Configure the caching system for language model responses.

def configure_cache(
    enable_disk_cache: bool = None,
    enable_memory_cache: bool = None,
    disk_cache_dir: str = None,
    disk_size_limit_bytes: int = None,
    memory_max_entries: int = None
):
    """
    Configure DSPy caching system.

    Args:
        enable_disk_cache (bool | None): Enable disk cache (default: True)
        enable_memory_cache (bool | None): Enable memory cache (default: True)
        disk_cache_dir (str | None): Directory path for disk cache
        disk_size_limit_bytes (int | None): Maximum disk cache size in bytes
        memory_max_entries (int | None): Maximum number of memory cache entries
    """
    pass

Usage:

import dspy

# Configure cache
dspy.configure_cache(
    enable_disk_cache=True,
    enable_memory_cache=True,
    disk_cache_dir="/tmp/dspy_cache",
    disk_size_limit_bytes=5_000_000_000,  # 5GB
    memory_max_entries=5000
)

# Disable caching entirely
dspy.configure_cache(
    enable_disk_cache=False,
    enable_memory_cache=False
)

LiteLLM Logging

Control LiteLLM logging output.

def enable_litellm_logging():
    """Enable LiteLLM debug logging."""
    pass

def disable_litellm_logging():
    """Disable LiteLLM debug logging."""
    pass

Usage:

import dspy

# Disable verbose LiteLLM logs
dspy.disable_litellm_logging()

# Enable for debugging
dspy.enable_litellm_logging()

Language Model Patterns

Multiple Models

Use different models for different purposes:

import dspy

# Fast model for simple tasks
fast_lm = dspy.LM('openai/gpt-4o-mini', temperature=0.0)
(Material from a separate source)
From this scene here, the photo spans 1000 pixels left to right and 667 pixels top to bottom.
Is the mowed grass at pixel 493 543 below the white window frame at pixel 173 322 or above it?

# Powerful model for complex reasoning
strong_lm = dspy.LM('openai/gpt-4o', temperature=0.7)

# Configure default
dspy.configure(lm=fast_lm)

# Use strong model in specific context
with dspy.context(lm=strong_lm):
    result = complex_module(input=data)

Model Cascading

Try cheap model first, fall back to expensive:

import dspy

class CascadingQA(dspy.Module):
    def __init__(self):
        super().__init__()
        self.cheap_qa = dspy.Predict("question -> answer")
        self.expensive_qa = dspy.ChainOfThought("question -> answer")
        self.judge = dspy.Predict("question, answer -> confident: bool")

    def forward(self, question):
        # Try cheap model
        cheap_result = self.cheap_qa(question=question)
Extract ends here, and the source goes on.